Note that the traits listed here are the Big 5, with the addition of autonomy and altruism which are not adequately captured by the Big 5. Here are the definitions for reference:
- Autonomy: the individual’s independence, self-determination, and willingness to make decisions based on personal judgment. Autonomous individuals are skeptical of authority and do not care about external expectations.
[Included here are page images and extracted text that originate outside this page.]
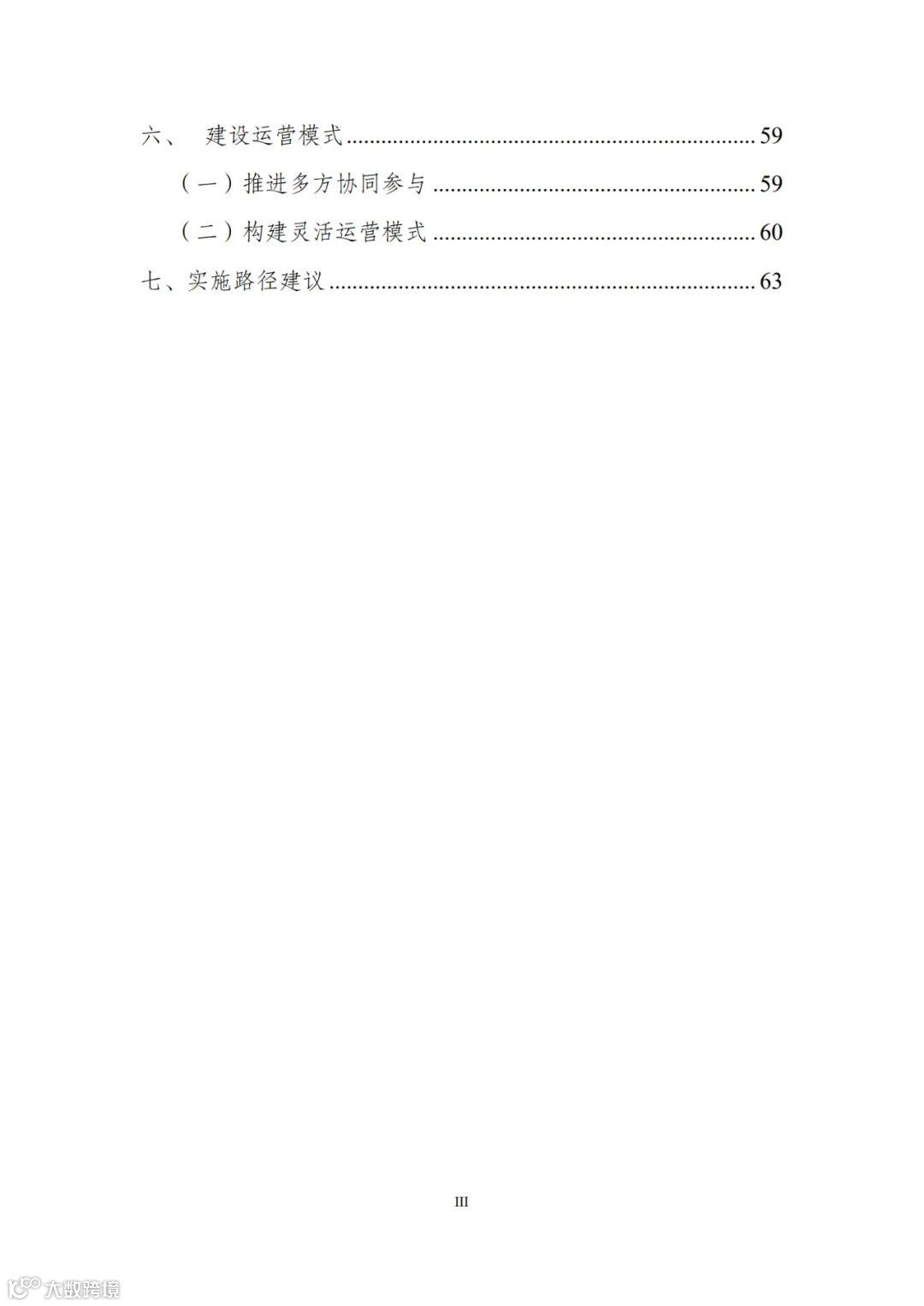 六、 建设运营模式 59

（一）推进多方协同参与 59

（二）构建灵活运营模式 60

七、实施路径建议 63

III

大数跨境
- Altruism: the individual’s concern for the well-being of others, willingness to help, and tendency to prioritize the needs of others over their own. Altruistic individuals are generous, compassionate and selflessness in their actions and decisions.
You might also notice the red line on the charts doesn’t exactly line up with the listed mean. This is because the mean and standard deviation are from a gaussian approximation, the true underlying distribution is beta, and the charts are using the mode, which is more meaningful for beta distrbutions with skew than the average. The guassian mean and deviation are provided because they’re easier to conceptualize but the beta distributions are correct. Working with beta distributions also has the nice property that if you have Jung analyze someone more than once, you can combine the results in a principled way just by summing the alpha and beta parameters for each trait.
Those of you with a background in psychometrics might be used to seeing traits on a 1-10 or 1-100 scale, and wonder why the traits are expressed in the [-1, 1] range. This is because centering the neutral value at 0 reduces scale bias caused by human (and, by extension, LLM) evaluation resulting from the skewed distributions of graded schoolwork and product reviews.